Software used in CDE in a box

The image below gives an overview of softwares used in the CDE in a box solutions.

Triple store: To store the rdf documents generated by the CDE in a box solution we need to have a triplestore which stores these document. In the CDE in a box solution we use graphDB as a triplestore. To know more about the graphDB triplestore please visit this link

FAIR Data Point: To describe the content of your resource we need a metadata provider component. For the CDE in a box solution we use FAIR Data Point software that provides description (metadata) of you resource. To learn more about the FAIR Data Point please visit this link

Other known CDE​ in a box solutions

In this section we list other known CDE in a box solutions.

MOLGENIS CDE in a box
MOLGENIS EDC provider also provides a complete set of CDE in a box with EDC system. To learn more about MOLGENIS implementation of the CDE in a box solution please visit this link

How to use CDE in a box solution

To use CDE in box solutions clone this repository to your machine.

git clone https://github.com/ejp-rd-vp/cde-in-box

Once you have cloned this repository please follow the instructions below to properly configure the CDE in a box solution.

Instructions

Configuring bootstrap services

GraphDB

The docker-compose.yml file in directory cde-in-box/bootstrap will setup up graphDB triple store and creates fdp and cde repositories in graphDB. These two repositories are used by other services in CDE in box so make sure that bootstrap services are property setup before you proceed further.

To run docker-compose.yml file in cde-in-box/bootstrap you need graphDB triple store free edition. Follow the steps below to get free edition of graphdb.

Step 1: GO to this url and registry to download GraphDB free edition.

Step 2: The download will be sent to your email. From the email follow link to download page and click on "Download as a stand-alone server". This step will download "graphdb-free-{version}-dist.zip" file to your machine.

Step 3: Move "graphdb-free-{version}-dist.zip" file to the following location

mv graphdb-free-{version}-dist.zip cde-in-box/bootstrap/graph-db

Step 4: If your graphdb version is different from 9.7.0 then change the version number of graph DB in the docker-compose file.

graph_db:
    build:
      context: ./graph-db
      dockerfile: Dockerfile        
      args:
        version: 9.7.0

Running bootstrap services

Once you have done above configurations you can run bootstrap services by running docker-compose.yml file in cde-in-box/bootstrap directory.

docker-compose up -d

If the deployment is successful then you can access the graphDB by visiting the following URL.

Note: If you deploy CDE in a box solution in your laptop then check only for local deployment url.

Service name Local deployment Production deployment
GraphDB http://localhost:7200 http://SERVER-IP:7200

By default GraphDB service is secured so you need credentials to login to the graphDB. Please find the default graphDB's credentials in the table below.

Username Password
admin root

Configuring metadata services

FAIR Data Point

The docker-compose.yml file in directory cde-in-box/metadata will setup up FAIR Data Point and connects FAIR Data Point to triple store created in the bootstrapping step.

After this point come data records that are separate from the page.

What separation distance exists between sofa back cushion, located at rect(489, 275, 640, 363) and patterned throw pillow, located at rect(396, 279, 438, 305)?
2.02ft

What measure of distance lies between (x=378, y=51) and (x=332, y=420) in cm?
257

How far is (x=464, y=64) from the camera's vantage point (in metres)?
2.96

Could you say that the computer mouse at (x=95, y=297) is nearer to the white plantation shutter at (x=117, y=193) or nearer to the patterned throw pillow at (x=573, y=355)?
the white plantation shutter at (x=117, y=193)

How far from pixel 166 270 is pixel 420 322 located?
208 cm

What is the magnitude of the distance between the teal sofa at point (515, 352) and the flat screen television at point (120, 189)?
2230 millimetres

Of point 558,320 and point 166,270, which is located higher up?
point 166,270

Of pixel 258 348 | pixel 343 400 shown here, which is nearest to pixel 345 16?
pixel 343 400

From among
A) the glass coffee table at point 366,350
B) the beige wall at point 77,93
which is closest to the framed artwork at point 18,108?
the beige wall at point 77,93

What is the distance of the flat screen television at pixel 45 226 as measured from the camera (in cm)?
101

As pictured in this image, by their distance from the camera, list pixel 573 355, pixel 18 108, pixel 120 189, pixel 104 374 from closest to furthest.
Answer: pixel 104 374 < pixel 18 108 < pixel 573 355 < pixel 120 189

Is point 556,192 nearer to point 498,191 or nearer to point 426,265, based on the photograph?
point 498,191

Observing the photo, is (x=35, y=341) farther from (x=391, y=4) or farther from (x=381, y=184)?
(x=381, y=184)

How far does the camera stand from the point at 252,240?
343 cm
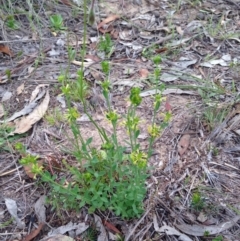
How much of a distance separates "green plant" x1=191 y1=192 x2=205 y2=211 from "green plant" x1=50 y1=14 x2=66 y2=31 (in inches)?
58.8

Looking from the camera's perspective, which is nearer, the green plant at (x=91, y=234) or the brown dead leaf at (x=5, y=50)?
the green plant at (x=91, y=234)

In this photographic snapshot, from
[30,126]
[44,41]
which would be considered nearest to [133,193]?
[30,126]

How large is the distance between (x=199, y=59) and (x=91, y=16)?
3.88 feet

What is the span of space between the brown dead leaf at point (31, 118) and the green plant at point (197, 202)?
88cm

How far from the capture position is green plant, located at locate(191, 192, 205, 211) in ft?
6.40

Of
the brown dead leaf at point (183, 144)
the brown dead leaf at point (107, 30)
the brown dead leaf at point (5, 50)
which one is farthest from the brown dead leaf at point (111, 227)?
the brown dead leaf at point (107, 30)

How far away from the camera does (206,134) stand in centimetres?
231

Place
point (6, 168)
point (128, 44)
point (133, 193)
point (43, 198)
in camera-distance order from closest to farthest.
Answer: point (133, 193), point (43, 198), point (6, 168), point (128, 44)

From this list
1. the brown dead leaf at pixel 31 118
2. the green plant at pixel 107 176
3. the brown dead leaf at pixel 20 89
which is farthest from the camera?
the brown dead leaf at pixel 20 89

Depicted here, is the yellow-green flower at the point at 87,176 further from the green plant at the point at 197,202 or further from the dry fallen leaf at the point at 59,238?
the green plant at the point at 197,202

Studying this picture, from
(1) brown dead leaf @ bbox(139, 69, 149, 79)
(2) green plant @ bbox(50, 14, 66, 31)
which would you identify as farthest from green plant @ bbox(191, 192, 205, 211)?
(2) green plant @ bbox(50, 14, 66, 31)

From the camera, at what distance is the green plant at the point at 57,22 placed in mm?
2996

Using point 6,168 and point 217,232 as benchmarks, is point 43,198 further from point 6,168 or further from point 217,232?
point 217,232

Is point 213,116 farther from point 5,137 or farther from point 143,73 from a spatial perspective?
point 5,137
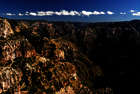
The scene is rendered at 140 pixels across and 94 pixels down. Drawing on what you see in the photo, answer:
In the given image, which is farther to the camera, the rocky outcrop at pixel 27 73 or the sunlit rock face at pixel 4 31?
the sunlit rock face at pixel 4 31

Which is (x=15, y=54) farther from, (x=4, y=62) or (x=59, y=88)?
(x=59, y=88)

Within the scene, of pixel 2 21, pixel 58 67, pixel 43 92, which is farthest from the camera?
pixel 2 21

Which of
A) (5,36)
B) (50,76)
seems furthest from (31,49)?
(50,76)

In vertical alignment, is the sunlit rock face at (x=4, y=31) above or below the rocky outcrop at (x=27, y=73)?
above

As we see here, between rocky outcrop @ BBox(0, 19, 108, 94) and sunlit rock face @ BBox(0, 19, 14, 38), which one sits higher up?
sunlit rock face @ BBox(0, 19, 14, 38)

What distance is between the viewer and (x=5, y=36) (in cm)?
17012

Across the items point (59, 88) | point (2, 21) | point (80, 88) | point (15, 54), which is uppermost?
point (2, 21)

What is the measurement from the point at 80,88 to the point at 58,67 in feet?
125

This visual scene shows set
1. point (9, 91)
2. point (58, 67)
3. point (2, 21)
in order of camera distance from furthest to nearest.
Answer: point (2, 21) → point (58, 67) → point (9, 91)

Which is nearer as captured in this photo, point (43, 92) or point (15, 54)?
point (43, 92)

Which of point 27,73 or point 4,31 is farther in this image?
point 4,31

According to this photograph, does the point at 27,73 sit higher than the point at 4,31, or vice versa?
the point at 4,31

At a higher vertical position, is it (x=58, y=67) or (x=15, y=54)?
(x=15, y=54)

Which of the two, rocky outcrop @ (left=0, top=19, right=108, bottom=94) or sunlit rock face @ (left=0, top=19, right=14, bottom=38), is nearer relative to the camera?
rocky outcrop @ (left=0, top=19, right=108, bottom=94)
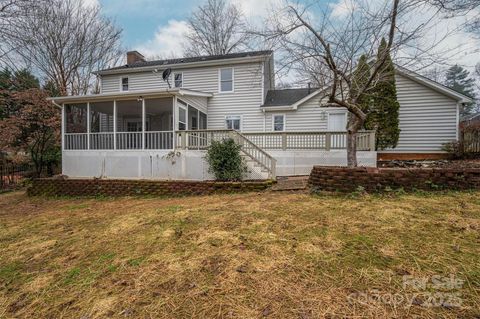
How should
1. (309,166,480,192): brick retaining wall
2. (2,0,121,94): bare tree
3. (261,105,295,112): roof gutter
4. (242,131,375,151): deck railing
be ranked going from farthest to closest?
1. (2,0,121,94): bare tree
2. (261,105,295,112): roof gutter
3. (242,131,375,151): deck railing
4. (309,166,480,192): brick retaining wall

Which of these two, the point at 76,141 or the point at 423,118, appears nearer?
the point at 76,141

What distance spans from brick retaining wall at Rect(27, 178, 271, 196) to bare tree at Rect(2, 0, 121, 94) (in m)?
10.9

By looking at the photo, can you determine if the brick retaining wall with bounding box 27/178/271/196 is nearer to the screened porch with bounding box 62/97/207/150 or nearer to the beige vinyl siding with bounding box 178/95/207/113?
the screened porch with bounding box 62/97/207/150

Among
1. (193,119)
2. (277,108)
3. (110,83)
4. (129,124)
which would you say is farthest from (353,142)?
(110,83)

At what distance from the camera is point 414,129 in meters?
11.9

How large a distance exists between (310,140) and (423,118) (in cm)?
627

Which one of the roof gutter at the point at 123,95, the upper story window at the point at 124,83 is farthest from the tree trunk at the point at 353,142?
the upper story window at the point at 124,83

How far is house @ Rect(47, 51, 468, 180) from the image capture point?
9547 millimetres

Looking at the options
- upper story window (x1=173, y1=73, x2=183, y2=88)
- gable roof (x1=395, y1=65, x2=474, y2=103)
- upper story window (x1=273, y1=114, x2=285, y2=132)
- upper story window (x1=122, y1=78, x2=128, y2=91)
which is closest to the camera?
gable roof (x1=395, y1=65, x2=474, y2=103)

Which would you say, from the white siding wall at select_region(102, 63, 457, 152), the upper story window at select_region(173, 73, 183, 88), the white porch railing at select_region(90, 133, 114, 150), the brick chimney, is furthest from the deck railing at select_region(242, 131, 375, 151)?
the brick chimney

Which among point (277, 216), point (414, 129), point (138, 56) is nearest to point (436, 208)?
point (277, 216)

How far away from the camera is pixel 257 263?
2.76 m

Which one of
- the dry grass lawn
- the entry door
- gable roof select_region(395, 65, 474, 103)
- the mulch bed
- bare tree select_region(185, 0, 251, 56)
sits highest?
bare tree select_region(185, 0, 251, 56)

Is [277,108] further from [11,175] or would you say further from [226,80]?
[11,175]
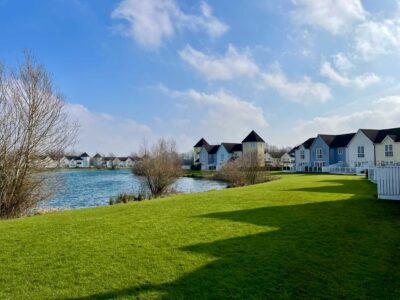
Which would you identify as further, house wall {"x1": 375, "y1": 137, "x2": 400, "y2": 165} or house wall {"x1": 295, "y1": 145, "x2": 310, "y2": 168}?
house wall {"x1": 295, "y1": 145, "x2": 310, "y2": 168}

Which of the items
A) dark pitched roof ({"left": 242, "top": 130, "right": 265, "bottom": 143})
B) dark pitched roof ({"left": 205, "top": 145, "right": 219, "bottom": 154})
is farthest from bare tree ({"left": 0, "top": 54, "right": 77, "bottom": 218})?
dark pitched roof ({"left": 205, "top": 145, "right": 219, "bottom": 154})

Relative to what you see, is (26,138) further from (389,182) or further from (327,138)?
(327,138)

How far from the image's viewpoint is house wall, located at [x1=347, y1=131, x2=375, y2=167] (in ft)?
144

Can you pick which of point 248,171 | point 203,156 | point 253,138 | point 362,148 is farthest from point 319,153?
point 203,156

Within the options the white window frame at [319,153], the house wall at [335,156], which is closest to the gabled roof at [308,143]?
the white window frame at [319,153]

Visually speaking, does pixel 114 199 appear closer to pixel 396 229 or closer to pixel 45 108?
pixel 45 108

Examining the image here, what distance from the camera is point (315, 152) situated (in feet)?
178

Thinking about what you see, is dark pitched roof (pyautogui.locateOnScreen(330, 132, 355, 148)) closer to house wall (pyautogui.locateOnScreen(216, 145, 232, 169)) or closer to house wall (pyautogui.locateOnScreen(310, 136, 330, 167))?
house wall (pyautogui.locateOnScreen(310, 136, 330, 167))

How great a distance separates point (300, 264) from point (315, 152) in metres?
51.6

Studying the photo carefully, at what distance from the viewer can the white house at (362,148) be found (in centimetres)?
4416

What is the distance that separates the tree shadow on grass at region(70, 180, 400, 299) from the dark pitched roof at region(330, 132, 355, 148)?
43.8 m

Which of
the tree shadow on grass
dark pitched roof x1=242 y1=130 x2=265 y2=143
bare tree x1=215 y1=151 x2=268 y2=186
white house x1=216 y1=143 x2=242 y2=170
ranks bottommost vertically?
the tree shadow on grass

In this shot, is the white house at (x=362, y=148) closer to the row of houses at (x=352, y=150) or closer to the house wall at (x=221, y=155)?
the row of houses at (x=352, y=150)

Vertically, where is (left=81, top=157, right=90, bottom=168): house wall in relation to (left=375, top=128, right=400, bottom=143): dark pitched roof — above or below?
below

Step 1: Before you run metadata services make sure that graphDB triple store is up running. You can check by going to following url. For local deployment (in your laptop) http://localhost:7200 for production deployment (in your server) http:server_ip:7200

Step 2: Check if fdp repository is available in the graphDB triple store.

Running metadata services

Once you have done above checks you can run metadata services by running docker-compose.yml file in cde-in-box/metadata directory.

docker-compose up -d

If the deployment is successful then you can access the FAIR Data Point by visiting the following URL.

Service name Local deployment Production deployment
FAIR Data Point http://localhost:8080 http://SERVER-IP:8080

Note: If you deploy CDE in a box solution in your laptop then check only for local deployment url.

In order to add content to the FAIR Data Point you need credentials with write access. Please find the default FAIR Data Point's credentials in the table below.

Username Password
[email protected] password

Configuring data transformation services

Preparing input data

The transformation services take CSV as input files. We provide CSVs with example data and YARRRML templates for each CDE module here. (note that this leads you to the CDE Version 2 models. If you still depend on Version 1 models, navigate up one folder to the Version 1 models). The YARRRML templates are always loaded from GitHub automatically, so they stay up-to-date as we change the models in EJP-RD, but the CSV files must be added by the user.

Configuring configuration and data folders

Step 1: Folder structure

Make sure the following folder structure, relative to where you plan to keep your pre and post-transformed data, is available:

        .
        .cde-ready-to-go/data/   
        .cde-ready-to-go/data/mydataX.csv  (input csv files, e.g. "height.csv")
        .cde-ready-to-go/data/mydataY.csv...
        .cde-ready-to-go/config/   (this is the folder where yarrrml templates will be automatically loaded from the EJP repository)

Step 2: Edit the .env file

the .env file will create the values for the environment variables in the docker compose file. The first of these baseURI is the base for all URLs that represent your transformed data. This should be set to something like:

http://my.database.org/my_rd_data/

this will result in Triple that look like this:

<http://my.database.org/my_rd_data/person_123345_asdssaewe#ID> <sio:has-value> <"123345">

optimally, these URLs will resolve...

Step 3: Running data transformation services

Then you can run the data transformation services setup by running the docker-compose.yml file in cde-in-box/cde-ready-to-go directory. Be sure that you move this into the appropriate location; THE docker-compose MUST BE RUN IN THE SAME FOLDER THAT CONTAINS THE ./data and ./config and subfolders

You should then refresh your local copies of the docker images, to ensure they are up-to-date with what EJP is providing:

docker-compose pull

followed by:

docker-compose up -d

Step 4: Input CSV files

Put an appropriately columned XXXX.csv into the cde-in-box/cde-ready-to-go/data. Please look into this github repository for examples of CDEs CSV files.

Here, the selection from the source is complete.